**TRY IT**
Could you transcribe, word for word and without the pictures, the lines from the one containing "Elsa - A Pale" up to and including the one containing "Dương vật giả"?
::: LISTED ENTRIES :::
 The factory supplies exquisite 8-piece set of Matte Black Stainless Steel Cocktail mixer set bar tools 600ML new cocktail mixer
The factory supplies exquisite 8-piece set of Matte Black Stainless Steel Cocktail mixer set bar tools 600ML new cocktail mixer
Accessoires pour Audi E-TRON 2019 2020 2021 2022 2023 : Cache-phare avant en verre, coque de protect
:::
::: LISTED ENTRIES :::
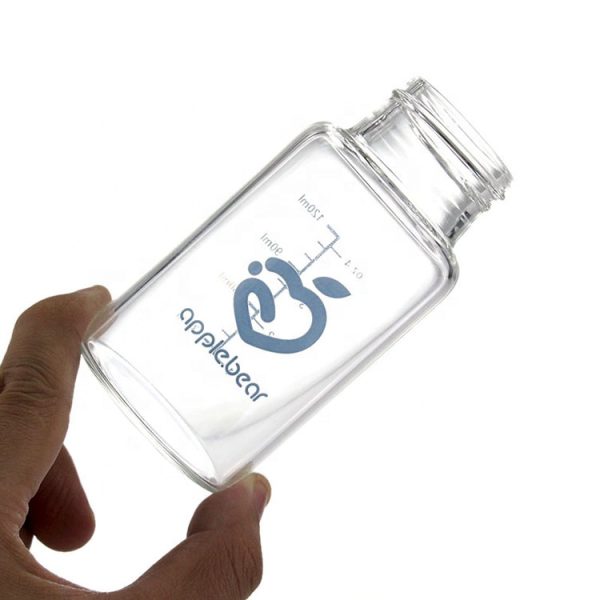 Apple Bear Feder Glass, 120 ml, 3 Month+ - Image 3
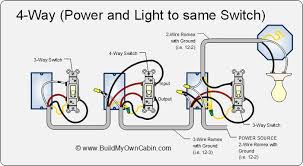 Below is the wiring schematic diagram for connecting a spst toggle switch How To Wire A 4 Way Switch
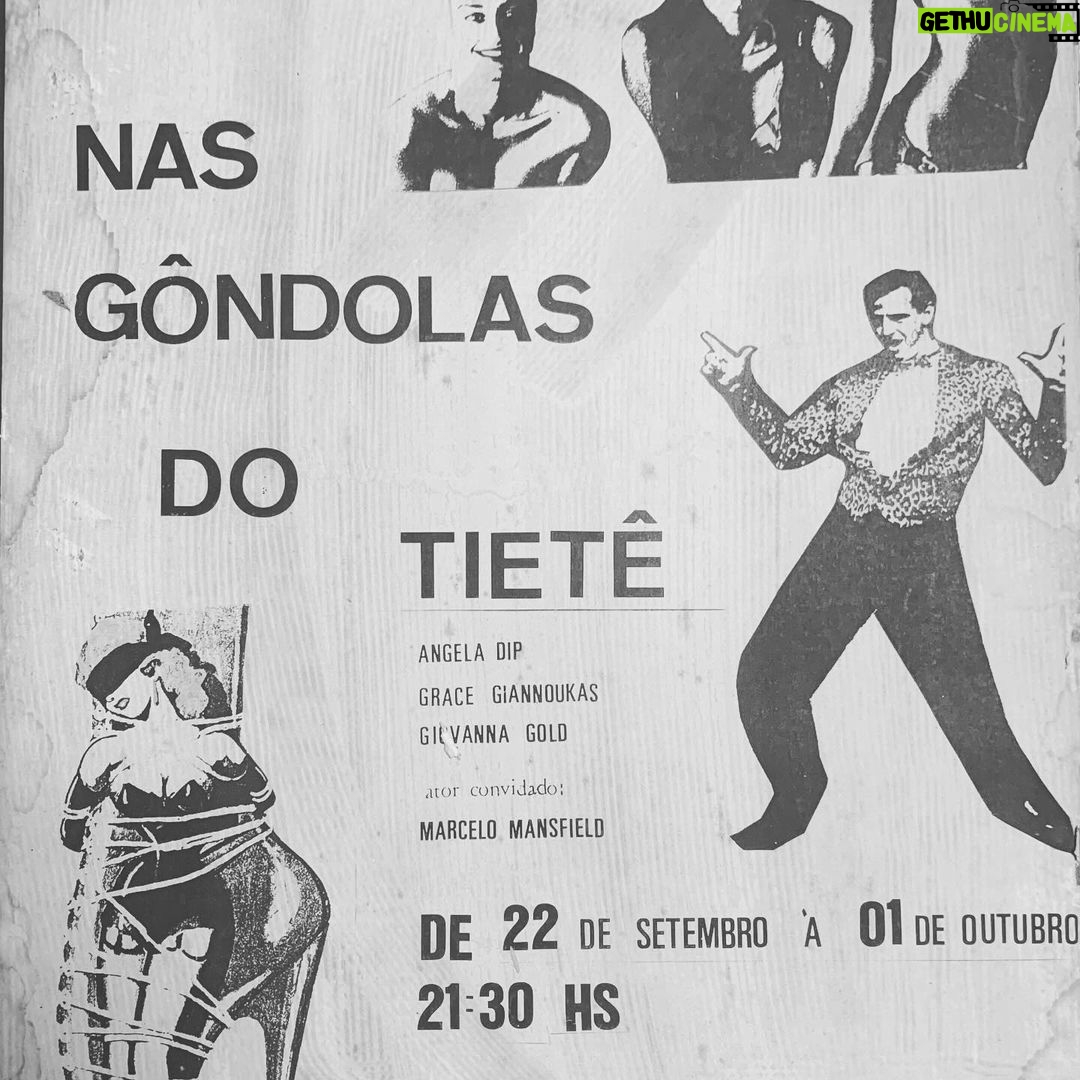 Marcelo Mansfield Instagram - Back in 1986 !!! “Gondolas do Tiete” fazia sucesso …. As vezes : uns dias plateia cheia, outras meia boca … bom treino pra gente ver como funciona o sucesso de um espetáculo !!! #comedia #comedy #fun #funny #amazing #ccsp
:::
::: LISTED ENTRIES :::
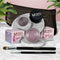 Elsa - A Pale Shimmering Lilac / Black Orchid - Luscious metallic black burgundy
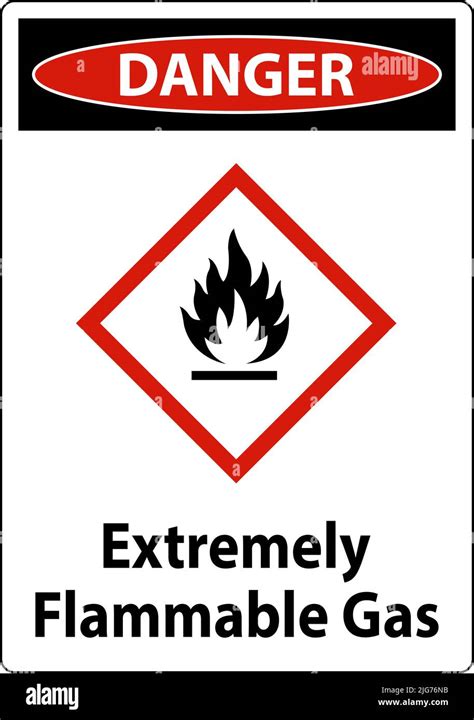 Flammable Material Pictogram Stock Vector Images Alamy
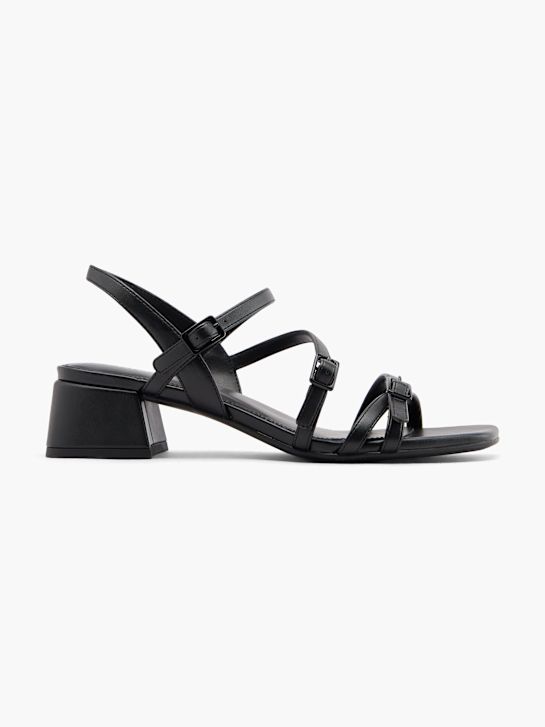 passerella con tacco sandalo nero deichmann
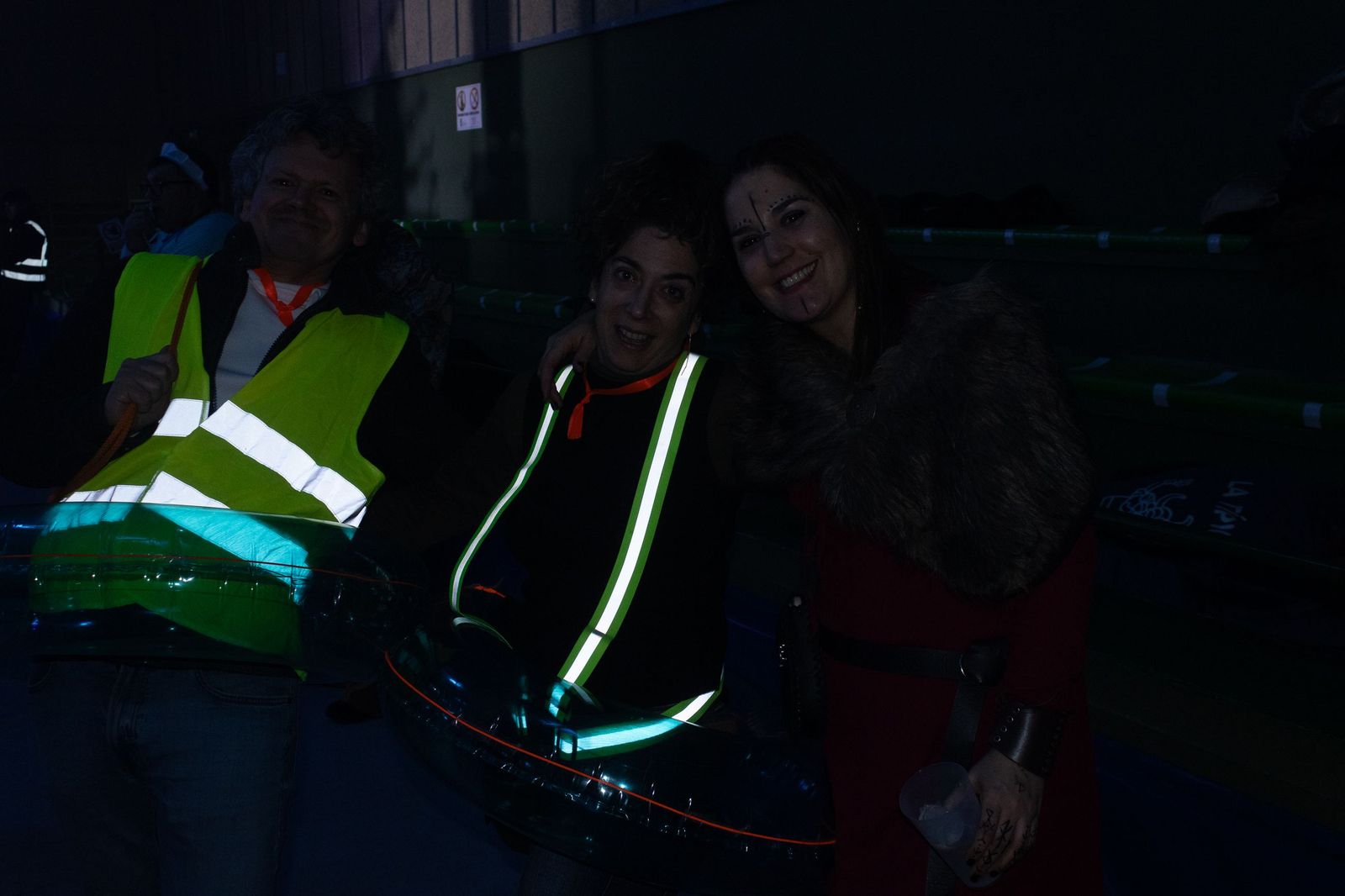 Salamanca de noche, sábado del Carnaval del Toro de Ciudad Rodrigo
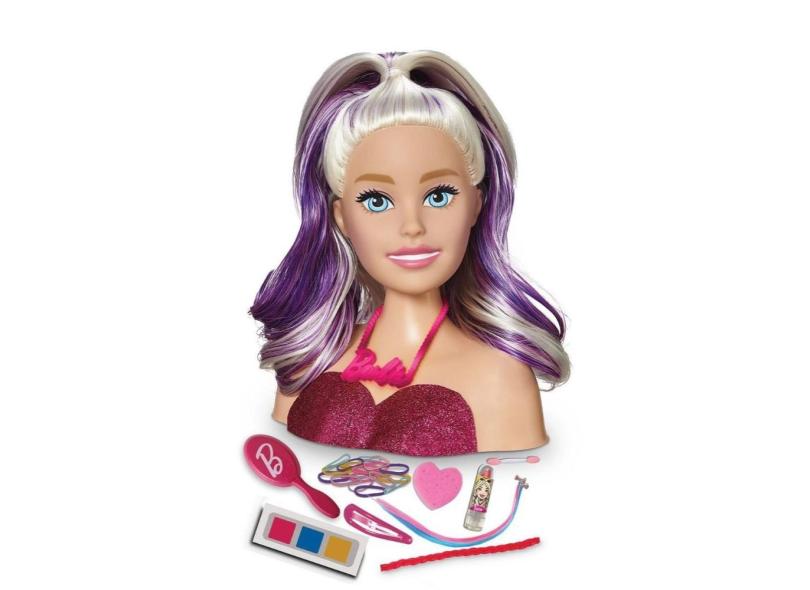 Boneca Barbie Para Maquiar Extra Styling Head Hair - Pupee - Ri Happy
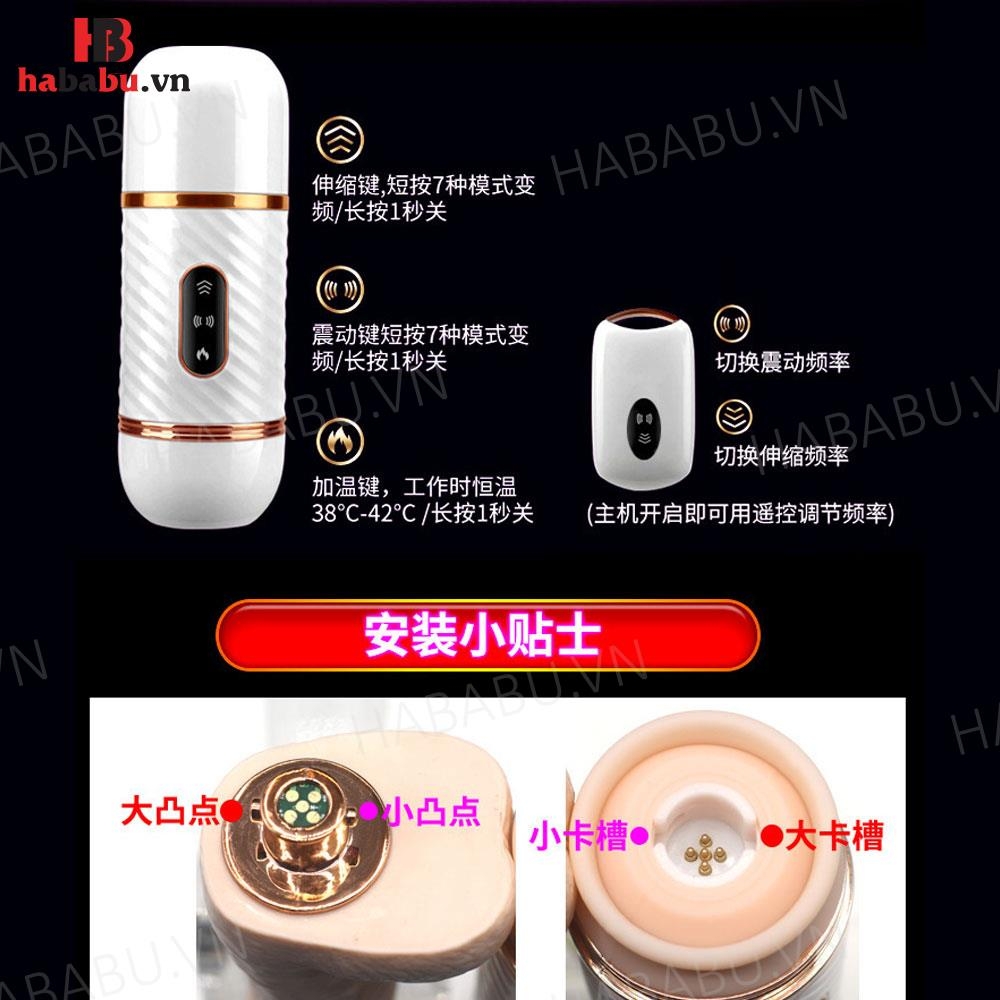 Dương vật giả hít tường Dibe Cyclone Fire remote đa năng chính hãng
:::
**ANSWER TO THE PROBLEM**
 Elsa - A Pale Shimmering Lilac / Black Orchid - Luscious metallic black burgundy
 Flammable Material Pictogram Stock Vector Images Alamy
 passerella con tacco sandalo nero deichmann
 Salamanca de noche, sábado del Carnaval del Toro de Ciudad Rodrigo
 Boneca Barbie Para Maquiar Extra Styling Head Hair - Pupee - Ri Happy
 Dương vật giả hít tường Dibe Cyclone Fire remote đa năng chính hãng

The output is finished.